Reprenons le sujet. Francesca n’est pas la beauté clinquante d’une de ses connaissances retenue pour le casting d’une émission de téléréalité. Sans qu’aucun garçon n’imagine pourtant de ne pas céder lorsque la jolie étudiante montre qu’elle n’est pas farouche et qu’elle se fait entreprenante. Bruno préfère la tranquillité et les séances ciné en solo aux attroupements bruyants. Il est son confident, elle le pousse à sortir de sa coquille, leurs rencontres leur sont indispensables. Seul le temps qu’ils peuvent passer avec un(e) autre pour vivre une relation amoureuse peut mettre de la distance entre eux. Sont-ils le symbole d’une sorte de Graal que constitue l’amitié homme-femme, chaste et sans arrière-pensée ?
Si l’on accepte que le thème soit énoncé et illustré plutôt que traité, la bluette est jolie, la musicalité du style, on l’a dit, fait qu’il est aisé de se laisser porter. Mais le genre de "l'histoire toute simple" est casse-gueule. Une fois, le charme opèrera et l’abandon sera total. Une autre, le double sens donné à la notion de légèreté se révèle à double tranchant et la clémence est mise à rude épreuve. Comme une pièce lancée qui tombe du bon ou du mauvais côté, son destin n’est pas à l’abri d’un soupir de lecteur. Pour Amitié étroite, c’est sur la tranche qu’elle tournoie. Pas plus que l’album n’a de conclusion (facilité ? élément de signature ?), il n’est pas sûr que cette partie de pile ou face en ait une à l’heure d’émettre un jugement catégorique : plaisir en demi-teinte ? semi-déception ? Au rendez-vous pour le prochain, et une revanche à prendre.
Au début de cette lecture, je me suis dis que j'avais dû me tromper dans le choix de ce roman graphique. KSTR ne m'a pas réellement déçu par le passé avec des tires qui tiennent la route (comme le récent Rocher Rouge). J'avais l'impression de lire une histoire pour midinettes à la recherche d'amours volages au détour de tous les coins de rues tout en participant quand même au casting de la Star Academy ou autres émissions de télé-réalité pour gogols enfarinés.

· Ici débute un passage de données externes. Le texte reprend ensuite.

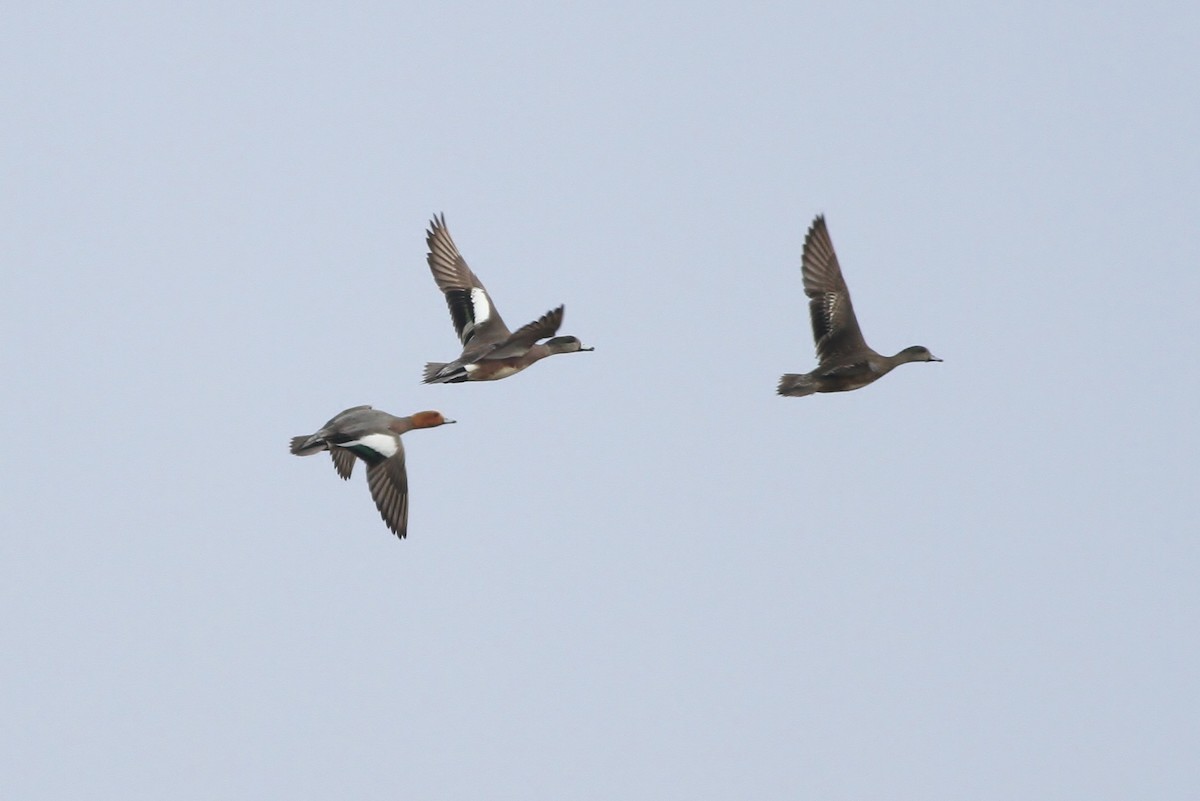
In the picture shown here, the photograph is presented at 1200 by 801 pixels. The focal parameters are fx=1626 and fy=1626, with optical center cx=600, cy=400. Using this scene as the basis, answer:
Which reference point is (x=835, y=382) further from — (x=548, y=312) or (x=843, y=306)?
(x=548, y=312)

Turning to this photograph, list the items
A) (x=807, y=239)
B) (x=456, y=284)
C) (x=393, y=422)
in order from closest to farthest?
(x=393, y=422) < (x=807, y=239) < (x=456, y=284)

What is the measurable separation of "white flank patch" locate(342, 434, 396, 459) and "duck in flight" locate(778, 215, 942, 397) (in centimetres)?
476

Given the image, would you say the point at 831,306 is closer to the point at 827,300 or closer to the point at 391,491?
the point at 827,300

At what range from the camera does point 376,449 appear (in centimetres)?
1905

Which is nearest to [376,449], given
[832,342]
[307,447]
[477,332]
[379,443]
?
[379,443]

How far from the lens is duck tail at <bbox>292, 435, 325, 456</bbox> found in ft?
61.4

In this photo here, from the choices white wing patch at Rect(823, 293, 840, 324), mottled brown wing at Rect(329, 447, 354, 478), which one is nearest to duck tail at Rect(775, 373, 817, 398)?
white wing patch at Rect(823, 293, 840, 324)

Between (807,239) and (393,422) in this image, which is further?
(807,239)

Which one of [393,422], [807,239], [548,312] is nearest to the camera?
[548,312]

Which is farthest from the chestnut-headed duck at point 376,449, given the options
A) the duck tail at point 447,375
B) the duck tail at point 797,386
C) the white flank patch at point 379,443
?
the duck tail at point 797,386

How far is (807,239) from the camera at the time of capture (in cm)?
2098

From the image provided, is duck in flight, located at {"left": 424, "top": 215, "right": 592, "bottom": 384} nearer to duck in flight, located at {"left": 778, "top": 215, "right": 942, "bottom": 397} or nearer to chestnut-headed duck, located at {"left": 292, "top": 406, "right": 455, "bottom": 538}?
chestnut-headed duck, located at {"left": 292, "top": 406, "right": 455, "bottom": 538}

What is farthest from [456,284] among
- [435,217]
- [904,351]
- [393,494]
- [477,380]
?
[904,351]

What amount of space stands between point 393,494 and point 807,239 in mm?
6290
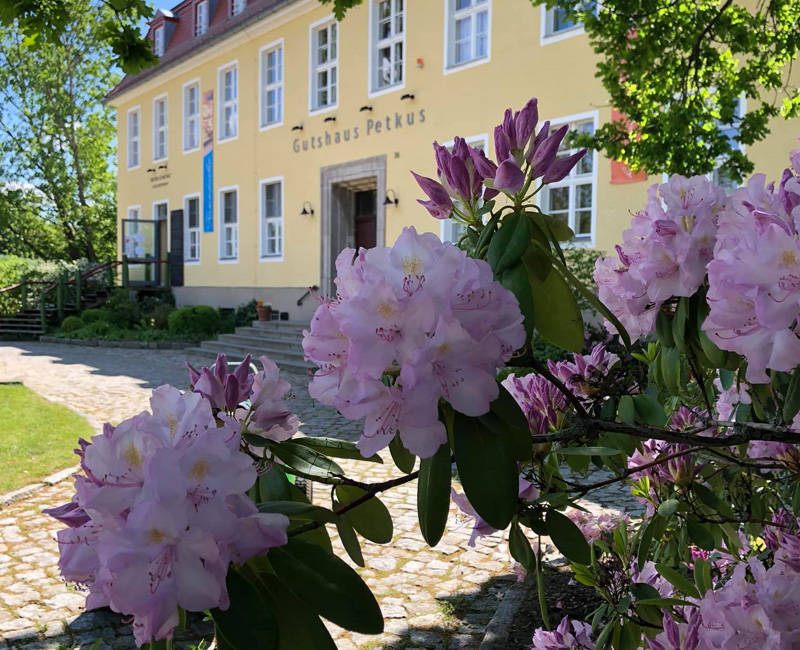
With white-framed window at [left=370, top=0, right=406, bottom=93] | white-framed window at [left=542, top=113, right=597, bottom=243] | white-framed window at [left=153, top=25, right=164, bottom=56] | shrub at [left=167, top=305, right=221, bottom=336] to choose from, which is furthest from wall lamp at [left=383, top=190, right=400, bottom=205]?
white-framed window at [left=153, top=25, right=164, bottom=56]

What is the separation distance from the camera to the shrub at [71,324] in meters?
20.8

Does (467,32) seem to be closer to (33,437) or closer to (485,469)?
(33,437)

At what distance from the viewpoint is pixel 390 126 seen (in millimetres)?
15203

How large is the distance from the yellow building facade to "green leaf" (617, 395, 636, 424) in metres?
8.98

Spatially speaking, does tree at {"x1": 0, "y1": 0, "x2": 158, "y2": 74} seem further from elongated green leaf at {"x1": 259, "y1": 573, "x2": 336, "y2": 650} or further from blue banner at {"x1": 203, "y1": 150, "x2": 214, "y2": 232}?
blue banner at {"x1": 203, "y1": 150, "x2": 214, "y2": 232}

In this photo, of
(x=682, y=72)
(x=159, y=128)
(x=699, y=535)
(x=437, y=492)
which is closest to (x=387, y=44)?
(x=682, y=72)

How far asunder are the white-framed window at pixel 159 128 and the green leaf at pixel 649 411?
77.5 ft

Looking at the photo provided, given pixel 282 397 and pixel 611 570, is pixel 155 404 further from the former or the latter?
pixel 611 570

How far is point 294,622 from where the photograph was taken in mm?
802

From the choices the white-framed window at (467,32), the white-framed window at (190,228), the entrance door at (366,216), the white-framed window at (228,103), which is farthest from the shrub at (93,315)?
the white-framed window at (467,32)

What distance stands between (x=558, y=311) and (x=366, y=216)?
1612 centimetres

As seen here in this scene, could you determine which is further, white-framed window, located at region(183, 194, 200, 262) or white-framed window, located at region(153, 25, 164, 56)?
white-framed window, located at region(153, 25, 164, 56)

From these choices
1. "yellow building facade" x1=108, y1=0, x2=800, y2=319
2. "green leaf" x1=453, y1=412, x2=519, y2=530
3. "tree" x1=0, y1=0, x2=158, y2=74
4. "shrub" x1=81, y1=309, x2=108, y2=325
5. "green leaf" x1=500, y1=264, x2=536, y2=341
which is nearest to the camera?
"green leaf" x1=453, y1=412, x2=519, y2=530

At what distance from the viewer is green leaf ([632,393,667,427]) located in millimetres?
1592
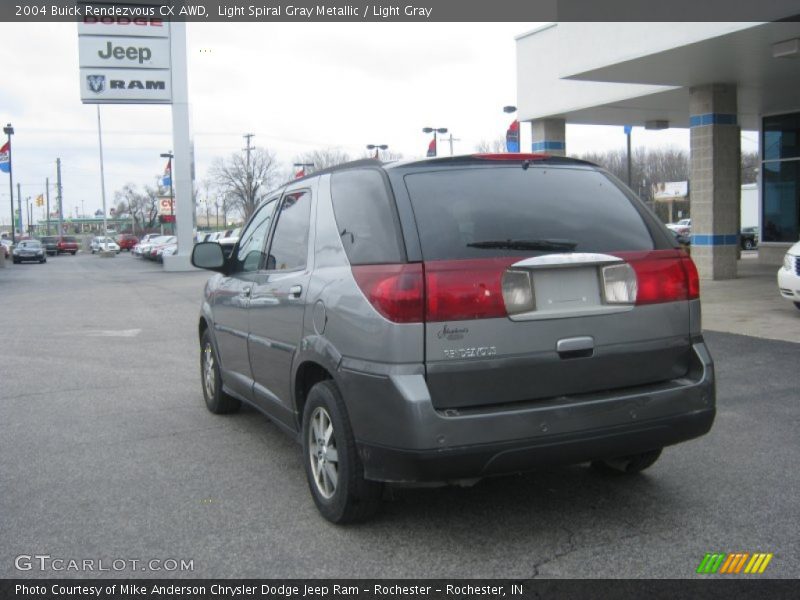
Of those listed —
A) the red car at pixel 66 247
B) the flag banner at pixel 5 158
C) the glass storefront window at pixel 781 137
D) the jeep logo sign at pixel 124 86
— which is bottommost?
the red car at pixel 66 247

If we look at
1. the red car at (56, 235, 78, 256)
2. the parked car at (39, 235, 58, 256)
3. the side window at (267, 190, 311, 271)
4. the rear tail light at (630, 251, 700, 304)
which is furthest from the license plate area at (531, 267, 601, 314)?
Result: the red car at (56, 235, 78, 256)

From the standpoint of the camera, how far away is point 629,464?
4703 millimetres

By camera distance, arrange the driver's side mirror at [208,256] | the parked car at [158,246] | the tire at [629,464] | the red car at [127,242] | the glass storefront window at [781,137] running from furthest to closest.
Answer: the red car at [127,242]
the parked car at [158,246]
the glass storefront window at [781,137]
the driver's side mirror at [208,256]
the tire at [629,464]

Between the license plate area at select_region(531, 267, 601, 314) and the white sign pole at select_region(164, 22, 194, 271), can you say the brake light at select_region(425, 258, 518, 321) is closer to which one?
the license plate area at select_region(531, 267, 601, 314)

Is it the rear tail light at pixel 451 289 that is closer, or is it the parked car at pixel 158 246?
the rear tail light at pixel 451 289

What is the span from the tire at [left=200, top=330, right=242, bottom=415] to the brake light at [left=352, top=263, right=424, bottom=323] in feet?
10.2

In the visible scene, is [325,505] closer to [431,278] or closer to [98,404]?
[431,278]

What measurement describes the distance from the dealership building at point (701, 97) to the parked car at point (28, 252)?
33737mm

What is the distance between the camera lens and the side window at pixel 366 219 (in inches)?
149

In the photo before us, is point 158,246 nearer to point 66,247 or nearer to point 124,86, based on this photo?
point 124,86

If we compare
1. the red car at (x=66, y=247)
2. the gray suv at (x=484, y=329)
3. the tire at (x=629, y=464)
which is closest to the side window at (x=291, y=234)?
the gray suv at (x=484, y=329)

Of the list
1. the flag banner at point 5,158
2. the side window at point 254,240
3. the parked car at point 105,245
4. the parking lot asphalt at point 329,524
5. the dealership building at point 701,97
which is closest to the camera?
the parking lot asphalt at point 329,524

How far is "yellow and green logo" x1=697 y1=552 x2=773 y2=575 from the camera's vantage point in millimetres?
3512

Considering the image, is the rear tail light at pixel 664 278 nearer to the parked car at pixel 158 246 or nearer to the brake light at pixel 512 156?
the brake light at pixel 512 156
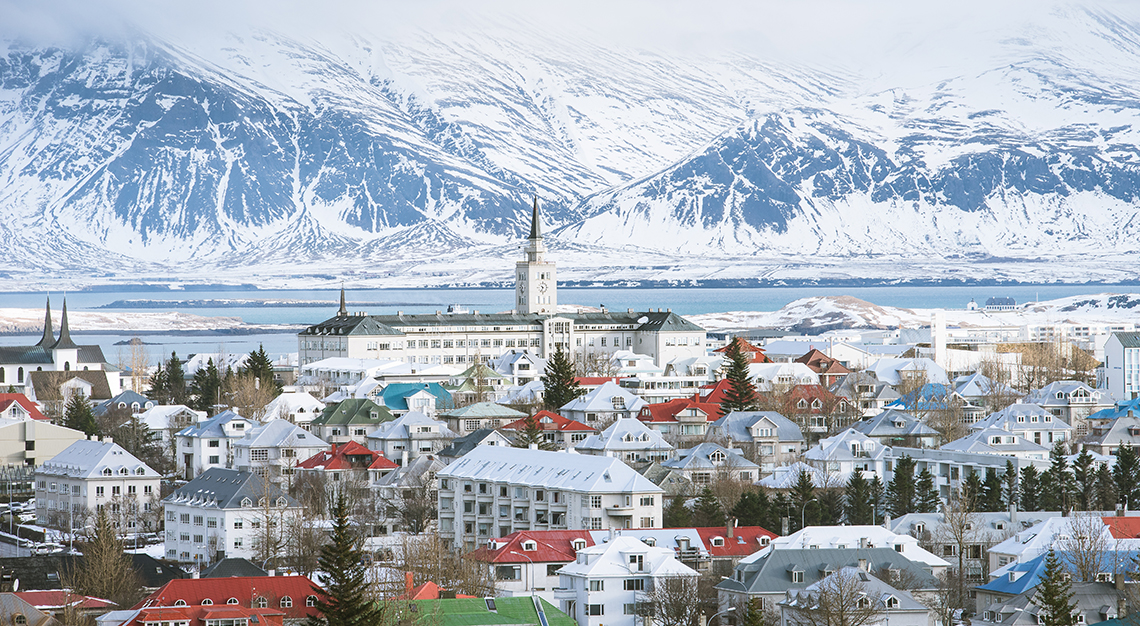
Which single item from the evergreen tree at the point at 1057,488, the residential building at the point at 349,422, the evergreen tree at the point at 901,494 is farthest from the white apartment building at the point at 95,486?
the evergreen tree at the point at 1057,488

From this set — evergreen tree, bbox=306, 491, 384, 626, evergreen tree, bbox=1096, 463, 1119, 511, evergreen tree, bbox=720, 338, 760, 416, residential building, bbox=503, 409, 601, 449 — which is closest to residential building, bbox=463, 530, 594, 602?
evergreen tree, bbox=306, 491, 384, 626

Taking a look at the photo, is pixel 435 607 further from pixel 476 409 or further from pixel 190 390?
pixel 190 390

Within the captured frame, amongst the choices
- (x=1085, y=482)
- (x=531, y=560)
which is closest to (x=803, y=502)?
(x=1085, y=482)

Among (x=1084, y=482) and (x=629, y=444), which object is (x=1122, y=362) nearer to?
(x=629, y=444)

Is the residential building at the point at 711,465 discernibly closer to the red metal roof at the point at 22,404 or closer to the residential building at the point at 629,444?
the residential building at the point at 629,444

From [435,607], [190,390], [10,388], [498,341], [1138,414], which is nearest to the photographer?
[435,607]

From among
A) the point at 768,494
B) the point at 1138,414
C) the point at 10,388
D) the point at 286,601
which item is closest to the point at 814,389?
the point at 1138,414
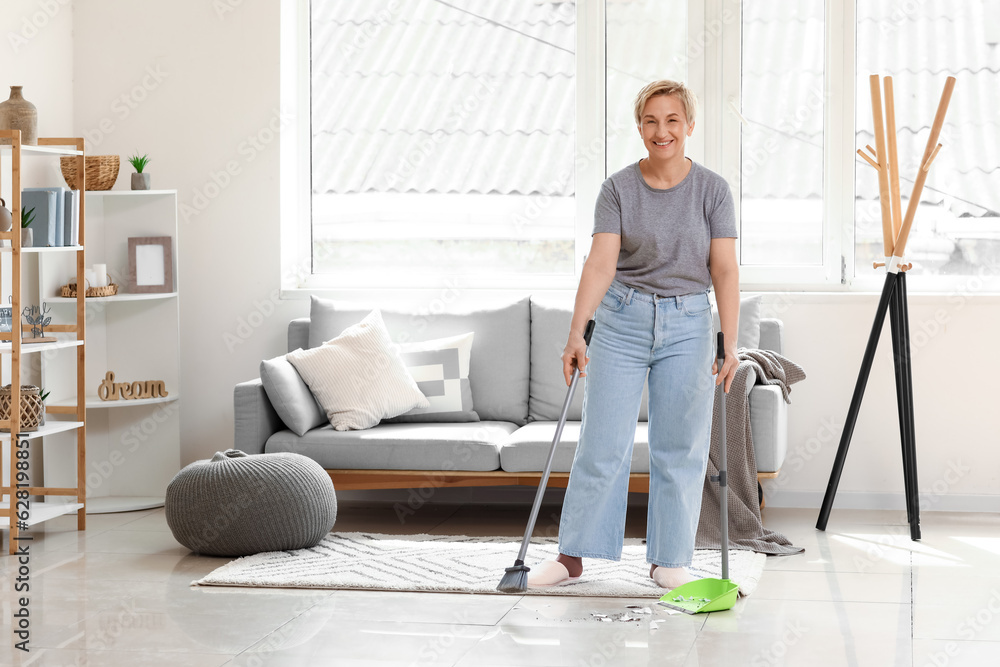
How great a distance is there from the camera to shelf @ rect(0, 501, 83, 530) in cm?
395

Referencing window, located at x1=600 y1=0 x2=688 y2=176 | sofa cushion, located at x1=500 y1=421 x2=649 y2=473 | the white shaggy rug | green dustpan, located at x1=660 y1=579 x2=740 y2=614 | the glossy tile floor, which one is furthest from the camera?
window, located at x1=600 y1=0 x2=688 y2=176

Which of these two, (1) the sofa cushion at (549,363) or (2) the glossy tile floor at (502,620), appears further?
(1) the sofa cushion at (549,363)

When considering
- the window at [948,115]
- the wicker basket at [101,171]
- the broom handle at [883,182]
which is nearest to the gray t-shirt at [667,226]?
the broom handle at [883,182]

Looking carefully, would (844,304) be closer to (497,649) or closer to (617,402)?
(617,402)

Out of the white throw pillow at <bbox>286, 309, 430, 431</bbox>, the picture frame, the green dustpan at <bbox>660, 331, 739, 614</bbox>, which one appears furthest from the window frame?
the green dustpan at <bbox>660, 331, 739, 614</bbox>

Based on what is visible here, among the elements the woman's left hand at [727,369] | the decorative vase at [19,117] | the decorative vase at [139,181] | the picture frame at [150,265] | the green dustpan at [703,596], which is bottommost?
the green dustpan at [703,596]

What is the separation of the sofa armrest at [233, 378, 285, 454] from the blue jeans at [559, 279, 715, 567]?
1391 millimetres

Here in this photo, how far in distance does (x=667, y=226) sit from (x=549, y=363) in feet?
4.99

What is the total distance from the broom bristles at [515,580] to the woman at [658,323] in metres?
0.14

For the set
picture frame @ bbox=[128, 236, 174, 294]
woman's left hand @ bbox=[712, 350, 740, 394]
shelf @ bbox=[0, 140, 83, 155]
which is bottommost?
woman's left hand @ bbox=[712, 350, 740, 394]

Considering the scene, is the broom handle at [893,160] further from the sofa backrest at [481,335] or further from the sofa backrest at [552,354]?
the sofa backrest at [481,335]

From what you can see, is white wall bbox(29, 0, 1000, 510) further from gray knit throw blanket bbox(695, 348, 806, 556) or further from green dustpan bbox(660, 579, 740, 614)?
green dustpan bbox(660, 579, 740, 614)

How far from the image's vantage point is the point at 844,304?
4.58m

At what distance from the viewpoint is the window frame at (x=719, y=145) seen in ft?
15.3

Ouf ! Amitié étroite était au final plus que cela ! On découvre une relation étrange d'une adolescente qui tient à réserver une place de choix à son ami au milieu de ses copines et autres conquêtes du samedi soir. Bien entendu, cette relation va évoluer.
Le dessin est plutôt quelconque. Il y a des pages du plus mauvais effet graphique qui entrecoupent le récit. Sur ces pages, les personnages sont mystérieusement effacés au point d'être totalement méconnaissables. Qu'a voulu dire l'auteur ? Cela reste un mystère.
Au final, cela se laisse lire. La fin s'avèrera un peu décevante mais n'était-on pas dans le monde des artifices et de l'éphémère ?
(6/10: assez bien)
A la lecture de "Amitié Étroite", il m'a semblé retrouvé plusieurs éléments de "Elle(s)", et du style Vivès en général (un minimum de lignes, des contours non fermés, des aplats de couleurs).
Coté recto, ce graphisme peut paraitre nonchalant et même assez rebutant. Toutefois, Moebius lui-même ne cherchait-il pas à faire disparaitre l'ego du dessinateur derrière le dessin?
Coté verso, la relation entre ces 2 jeunes adultes est plutôt finement décrite - la difficulté à comprendre ses propres sentiments, la différence de significations que les gens associent aux relations physiques - etc
Je pense que cet album résonnera vraiment différemment en chaque lecteur, suivant son âge, et ses expériences amoureuses.